*Task to complete*. In one to three sentences, explain why the writer of the quilting post thinks the EPP quilt top is more likely to get finished than a quilt started by machine.

*Text*.
*-*-*
Not weird at all. The thing I like about EPP is that you're not restricted to any shape and the corners are much easier to match up.

The quilt that ended up being for DS was pieced that way and I'm slowly working on another EPP quilt top. It's more likely to get finished than any started by machine as I'm usually using the machine to make clothes. (I've just finished unearthing the sewing table to finish off some stuff started about 6 months ago, both DS and I need some new clothes)

Reply to
melinda

No - normal!
*-*-*
*Information supplied*.
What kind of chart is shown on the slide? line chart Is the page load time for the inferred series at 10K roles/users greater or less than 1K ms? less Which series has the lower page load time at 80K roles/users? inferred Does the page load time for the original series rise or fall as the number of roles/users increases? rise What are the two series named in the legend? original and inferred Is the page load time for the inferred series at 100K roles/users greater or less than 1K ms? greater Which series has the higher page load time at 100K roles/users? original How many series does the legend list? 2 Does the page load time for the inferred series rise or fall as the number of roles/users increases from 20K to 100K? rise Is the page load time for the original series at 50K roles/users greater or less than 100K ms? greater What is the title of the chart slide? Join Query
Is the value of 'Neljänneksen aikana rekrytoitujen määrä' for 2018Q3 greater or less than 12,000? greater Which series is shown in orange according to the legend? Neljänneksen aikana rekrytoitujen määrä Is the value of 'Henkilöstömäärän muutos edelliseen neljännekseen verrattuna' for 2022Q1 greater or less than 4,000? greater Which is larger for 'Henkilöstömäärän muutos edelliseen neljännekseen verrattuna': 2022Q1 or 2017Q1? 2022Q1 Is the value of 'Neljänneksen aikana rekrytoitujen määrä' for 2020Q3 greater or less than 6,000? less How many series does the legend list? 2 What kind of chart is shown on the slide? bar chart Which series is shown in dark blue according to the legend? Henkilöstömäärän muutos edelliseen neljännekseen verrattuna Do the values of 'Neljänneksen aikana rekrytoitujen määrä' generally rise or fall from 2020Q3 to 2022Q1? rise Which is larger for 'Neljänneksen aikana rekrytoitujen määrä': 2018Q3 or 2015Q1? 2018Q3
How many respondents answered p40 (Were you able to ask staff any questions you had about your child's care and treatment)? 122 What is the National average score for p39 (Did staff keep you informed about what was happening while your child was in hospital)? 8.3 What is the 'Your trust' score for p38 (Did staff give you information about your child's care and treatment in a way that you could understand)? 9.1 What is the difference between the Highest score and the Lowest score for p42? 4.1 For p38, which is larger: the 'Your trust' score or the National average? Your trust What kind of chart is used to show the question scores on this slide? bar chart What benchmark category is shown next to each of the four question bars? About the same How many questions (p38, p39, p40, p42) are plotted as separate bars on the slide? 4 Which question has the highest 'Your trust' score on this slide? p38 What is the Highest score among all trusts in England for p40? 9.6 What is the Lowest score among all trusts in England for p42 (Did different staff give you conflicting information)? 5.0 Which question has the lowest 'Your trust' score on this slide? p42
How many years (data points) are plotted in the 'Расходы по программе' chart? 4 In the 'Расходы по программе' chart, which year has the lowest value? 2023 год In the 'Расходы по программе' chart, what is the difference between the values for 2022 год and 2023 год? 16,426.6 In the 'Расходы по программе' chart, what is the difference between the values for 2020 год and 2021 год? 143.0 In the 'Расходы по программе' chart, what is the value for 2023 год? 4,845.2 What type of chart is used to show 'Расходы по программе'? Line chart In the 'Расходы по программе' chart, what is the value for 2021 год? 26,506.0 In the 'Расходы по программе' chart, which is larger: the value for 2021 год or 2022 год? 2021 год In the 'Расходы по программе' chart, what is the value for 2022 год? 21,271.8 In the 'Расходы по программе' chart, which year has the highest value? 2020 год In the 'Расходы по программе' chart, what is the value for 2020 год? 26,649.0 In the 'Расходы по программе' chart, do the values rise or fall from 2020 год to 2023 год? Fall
*-*-*
*The answer*. The writer usually uses the sewing machine to make clothes, so a quilt started on the machine has less chance of being completed. For that reason the EPP quilt top is more likely to get finished.